Через неделю Анна Павловна с удивлением смотрела на едва зазеленевшие деревья из окна буханки. Немного щемило сердце от привычного звука родного мотора, с которым, впрочем, довольно уверенно обращался новый водитель. Раньше она воспринимала уазик только как транспорт, теперь же почти физически ощущала в нём присутствие мужа. Нет, она не цеплялась за крючки памяти, пытаясь прожить снова и снова счастливые моменты их спокойной жизни. Она жила дальше, вдыхая запахи весны и бензина, понимая, что жизнь сменила направление.

Тем не менее, ком подкатил к горлу, когда женщина вошла в дом. Сразу открыла все ставни и окна, прошлась тряпкой по всем поверхностям, вынесла одеяла и подушки во двор, унесла стирать половики на реку. Новоявленный постоялец деловито осмотрел жилище, натаскал сухих дров и ловко затопил печь. Сразу же принёс два ведра воды, наполнил умывальник в сенях, включил электричество. А через полчаса у плетня уже вёл неспешную беседу с бабой Зиной. Она, заметив буханку, наведалась с молочком и творогом. Поздоровалась с хозяйкой, поняла перспективы и уже расспрашивала нового соседа обо всём.

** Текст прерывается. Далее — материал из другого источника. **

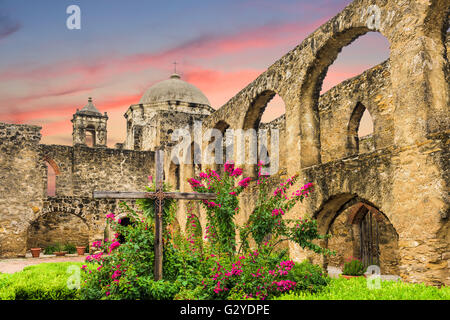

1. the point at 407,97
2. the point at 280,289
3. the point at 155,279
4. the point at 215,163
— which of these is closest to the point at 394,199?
the point at 407,97

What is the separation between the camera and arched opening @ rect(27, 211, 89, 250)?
1956cm

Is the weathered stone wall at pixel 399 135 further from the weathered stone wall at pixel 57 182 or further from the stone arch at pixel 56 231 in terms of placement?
the stone arch at pixel 56 231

Анна Павловна разобрала сумки с провизией, большой чемодан с вещами мужа открывать не стала, так и не решилась предложить их Виктору Анатольевичу. Там сам разберётся, в деревне пригодится. У него-то вещей — пакет с документами и одна фотография в рамке. Всё что успел вынести. Включила холодильник, перемыла в тазу посуду. Выплеснула воду в палисадник да так и осталась стоять, прислонившись к нагретому дереву дверного косяка, впитывая в себя запах влажной земли и первой листвы.

К обеду томился под крышкой суп в чугунке и курица в тяжёлой утятнице. В кастрюле каша, к завтраку с молоком или так на гарнир. Дня на три точно хватит, а там уже сам. У старика глаза горели, он уже слазил на чердак, в подвал, подлатал крышу и с аппетитом наворачивал горячее. Анна Павловна смотрела в окно. Есть не хотелось. Воспоминания душили. Домой, иначе всё — она пропала.

— Слушай, дочка, горько тебе — вижу. Тут Зинаида перваком угостила, я ей пособить обещал. Давай-ка по маленькой, полегчает… Или ты уже жалеешь, что меня сюда позвала Так ты скажи — я не в обиде, мешок за плечи и в другую деревню. Не молчи только, не могу я видеть, как бабы мучаются, насмотрелся…

— Ой, Анатолич, не могу я больше, отвези меня домой. — И плотину, которая держала невыплаканные слёзы, прорвало. — Дома вроде привыкла, а здесь… Живой Игорь уезжал отсюда, а теперь…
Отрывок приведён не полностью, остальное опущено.